◆ WORK INSTRUCTION
What is needed is the number of lines in the data below that include "camera", stated by itself.

◆ RECORDS SUPPLIED
--------------------

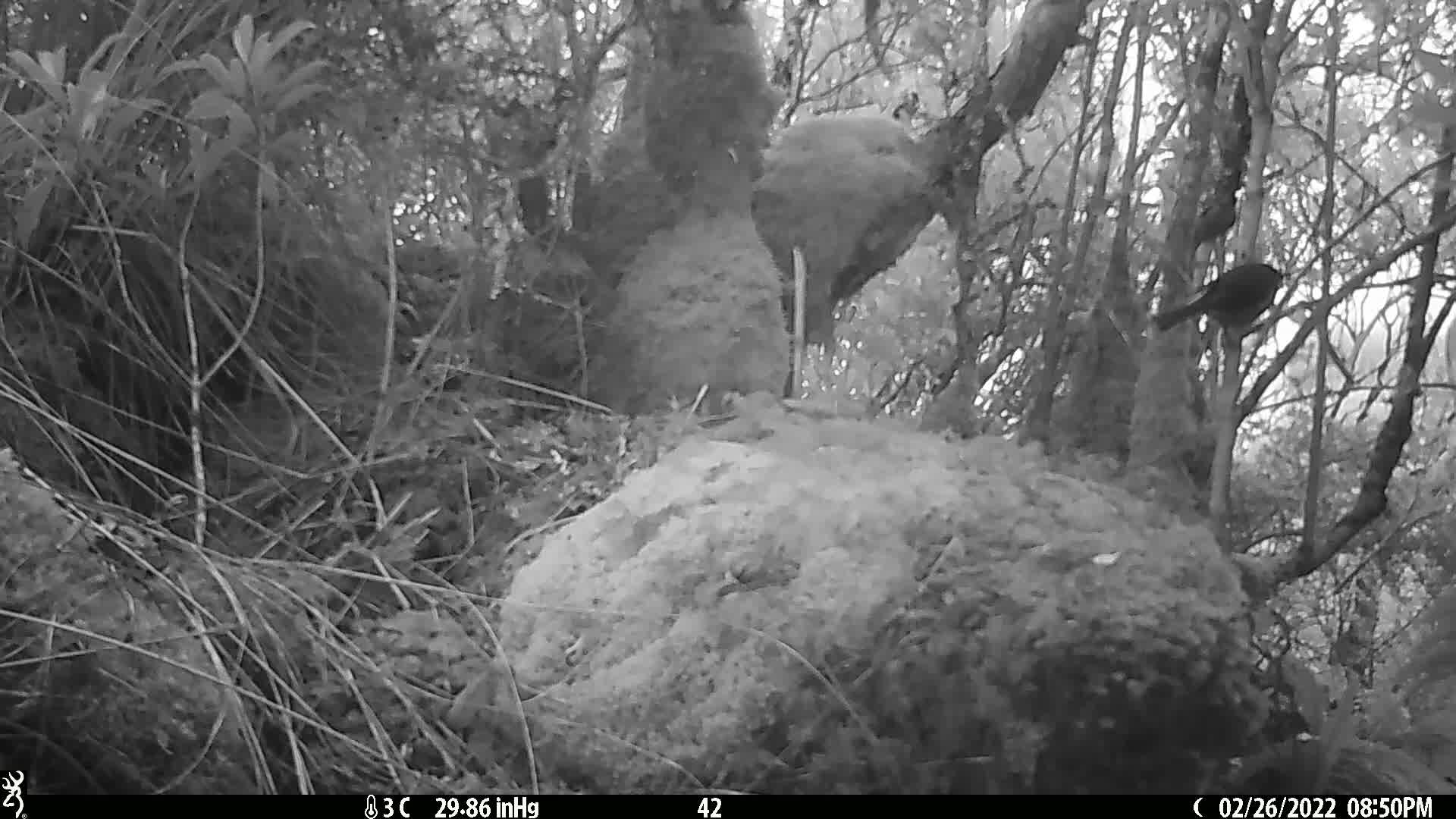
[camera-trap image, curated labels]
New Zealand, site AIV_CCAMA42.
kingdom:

--------------------

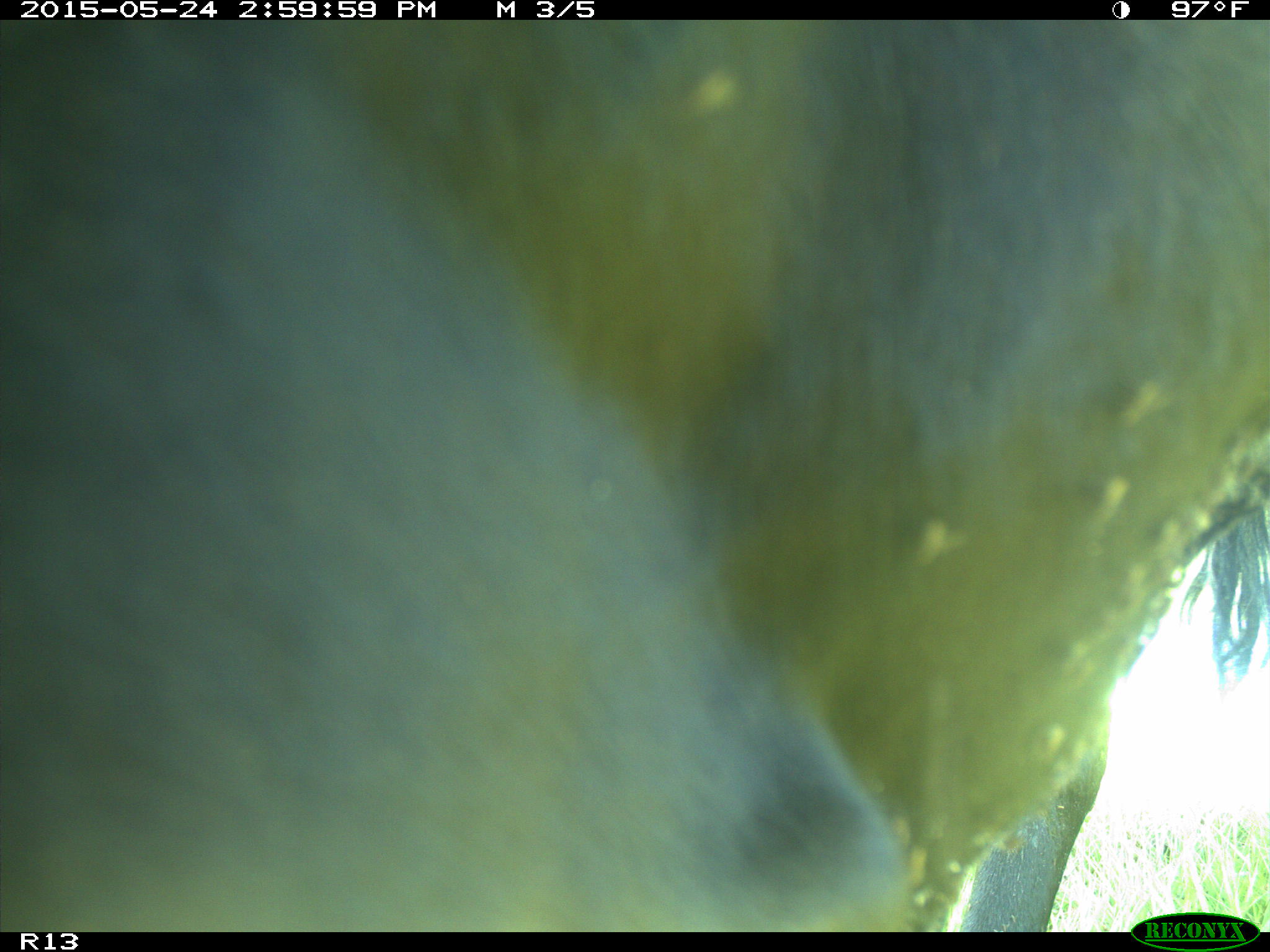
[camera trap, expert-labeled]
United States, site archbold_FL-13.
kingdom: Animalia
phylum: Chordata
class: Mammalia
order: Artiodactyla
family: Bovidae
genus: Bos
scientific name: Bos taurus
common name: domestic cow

--------------------

◆ SOLVED PROBLEM
2